▶ **DOCUMENT SECTION**:
The penetration of the sphere into the plate of the Mn-free alloy was well blocked after 2 ps, indicating the kinetic energy of the sphere was completely absorbed by the plate within about 2 ps. While for the Mn-containing alloy, this process took a longer time of about 2.5 ps, and the sphere finally stopped at a deeper depth in the plate. Figure 1 (D, F, and G) shows that in the Mn-free HEA plate, more stacking faults appeared along the moving path of the ejected sphere at 2 ps, and a series of stacking faults and a large amount of dislocation bands developed at 10 ps, while fewer stacking faults and dislocations were found in the Mn-containing HEA plate. For the Mn-free HEA plate, kinetic energy from the ejected sphere was absorbed to activate dislocations, which benefited hardness and toughness of the HEA, thus leading to a higher resistance to the impact deformation with reduced damage to the structural integrity of the plate. For the Mn-containing HEA plate, because of its weaker interatomic bonding, the kinetic energy from the sphere was absorbed more by atomic bond breaking instead of generation and movement of dislocations in the crystalline lattice, resulting in the disordered regions throughout the HEA plate. As a result, the structural integrity of the HEA plate was severely damaged. Thus, the higher resistance of CrFeCoNi to ballistic impact, compared with CrMnFeCoNi, should benefit from its stronger interatomic bonding and generation of more active dislocations during the ballistic impact. In addition to the intrinsic antiballistic capabilities of the two HEAs, their resistance to ballistic impact is influenced by the crystallographic orientation, grain size, and present or residual dislocations. To see how the three parameters influence the ballistic resistances of the HEAs, additional simulations of ballistic attacks to the HEA plates with different crystallographic orientations, grain sizes, and dislocation densities were performed. Results of the simulations are given in the Supplementary Materials (see figs. S1 to S3). It is demonstrated that the differences in crystal orientation, grain size, and dislocation density do not influence the observed phenomena. The Mn-free HEA always shows a higher ballistic resistance than the Mn-containing one, with smaller penetration depth and damaged region in the former.

▶ **PARTS OF THE EXERCISE**:
(A) Translate this sentence from the passage on ballistic impact in high-entropy alloys into Spanish: "As a result, the structural integrity of the HEA plate was severely damaged."
(B) Please pick up the passage on ballistic impact in high-entropy alloys after its final sentence and write the next few sentences.

▶ **SUPPLIED MATERIAL**:

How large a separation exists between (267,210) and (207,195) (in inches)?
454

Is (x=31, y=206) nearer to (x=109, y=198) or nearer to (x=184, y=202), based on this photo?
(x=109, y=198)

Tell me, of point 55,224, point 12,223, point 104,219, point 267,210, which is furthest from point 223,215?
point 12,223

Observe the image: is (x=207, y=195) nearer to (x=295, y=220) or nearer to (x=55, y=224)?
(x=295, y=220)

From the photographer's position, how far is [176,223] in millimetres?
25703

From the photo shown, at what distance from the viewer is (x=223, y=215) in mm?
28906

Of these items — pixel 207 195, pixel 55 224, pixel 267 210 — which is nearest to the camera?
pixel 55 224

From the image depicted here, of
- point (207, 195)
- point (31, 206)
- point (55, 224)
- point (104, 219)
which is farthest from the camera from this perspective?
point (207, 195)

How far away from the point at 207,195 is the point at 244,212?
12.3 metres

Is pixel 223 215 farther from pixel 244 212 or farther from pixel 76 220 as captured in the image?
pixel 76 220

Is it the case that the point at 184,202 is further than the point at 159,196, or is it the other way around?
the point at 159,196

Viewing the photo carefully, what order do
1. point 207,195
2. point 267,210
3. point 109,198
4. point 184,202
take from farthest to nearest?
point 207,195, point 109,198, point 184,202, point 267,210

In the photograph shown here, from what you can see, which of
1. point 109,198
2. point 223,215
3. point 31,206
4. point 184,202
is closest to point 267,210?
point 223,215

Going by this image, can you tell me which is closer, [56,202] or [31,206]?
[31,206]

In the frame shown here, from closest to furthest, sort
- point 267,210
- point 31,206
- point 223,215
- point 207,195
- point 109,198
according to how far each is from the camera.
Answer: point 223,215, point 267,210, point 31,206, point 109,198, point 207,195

---

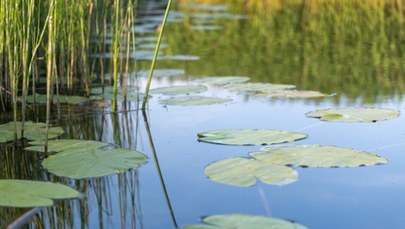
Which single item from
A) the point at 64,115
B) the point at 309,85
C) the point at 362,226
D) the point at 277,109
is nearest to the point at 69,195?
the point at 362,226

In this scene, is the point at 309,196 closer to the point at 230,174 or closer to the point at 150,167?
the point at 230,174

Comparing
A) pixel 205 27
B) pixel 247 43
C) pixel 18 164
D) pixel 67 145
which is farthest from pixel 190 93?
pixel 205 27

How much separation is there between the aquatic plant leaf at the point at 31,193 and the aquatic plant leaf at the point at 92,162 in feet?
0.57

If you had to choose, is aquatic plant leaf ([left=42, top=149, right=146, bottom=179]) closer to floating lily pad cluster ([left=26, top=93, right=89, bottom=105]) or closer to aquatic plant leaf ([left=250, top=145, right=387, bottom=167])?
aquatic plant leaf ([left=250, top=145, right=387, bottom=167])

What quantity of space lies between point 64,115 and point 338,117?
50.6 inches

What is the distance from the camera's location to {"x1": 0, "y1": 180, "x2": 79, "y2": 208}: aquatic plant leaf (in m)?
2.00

▶ **ANSWERS FOR THE TASKS**:
(A) Como resultado, la integridad estructural de la placa de HEA resultó gravemente dañada.

(B)
Influences of temperature and strain rate on the resistances of the HEAs to deformation

The Cantor alloy is well known because of its superior mechanical properties benefiting from the deformation TW (). However, as shown in Fig. 1 (D and F), only minor deformation TW was observed during the impact process, and most of the observed stacking faults are intrinsic stacking faults (ISF) and extrinsic stacking faults (ESF). Therefore, the deformation TW in the HEAs should not be a dominant factor affecting their resistance to ballistic impact. Here, the simulated ballistic impact tests were performed under the condition that the HEAs were deformed at high strain rates and at room temperature. However, as reported (, ), highly activated deformation TW was observed at cryogenic temperature under the quasi-static tension condition. Thus, the influences of both temperature and strain rate need to be considered to understand the ballistic resistance of the HEAs and underlying mechanisms.

In general, during the plastic deformation, ISFs are first generated and react with dislocations to form ESFs, which are the precursor of deformation nano-TW and could be considered as a two-layer nano-TW embryo (, ). We calculated SFEs of ISF, ESF, and three-layer TW in the MD simulation for CrMnFeCoNi and CrFeCoNi at cryogenic (70 K), room, and high (1000 K) temperatures, respectively. The lower (more negative) the stacking fault energy, the more stable the stacking fault relative to the face-centered cubic (FCC) lattice. The MD-calculated SFEs shown in Fig. 2A are comparable to values obtained from density functional theory calculations (), in which the negative SFEs are considered to result from the thermodynamic metastability of FCC stacking sequence of HEA, which is related to the local atomic environment ().

Fig. 2.

Influences of temperature and strain rate on deformation resistances of CrMnFeCoNi and CrFeCoNi.

(A) SFEs of different stacking faults in the two HEAs at cryogenic, room, and higher temperatures. (B) Cryogenic temperature stress-strain curves of the two HEAs at different strain rates. The moments when deformation TW initially appears are marked by blue circles on the stress-strain curves.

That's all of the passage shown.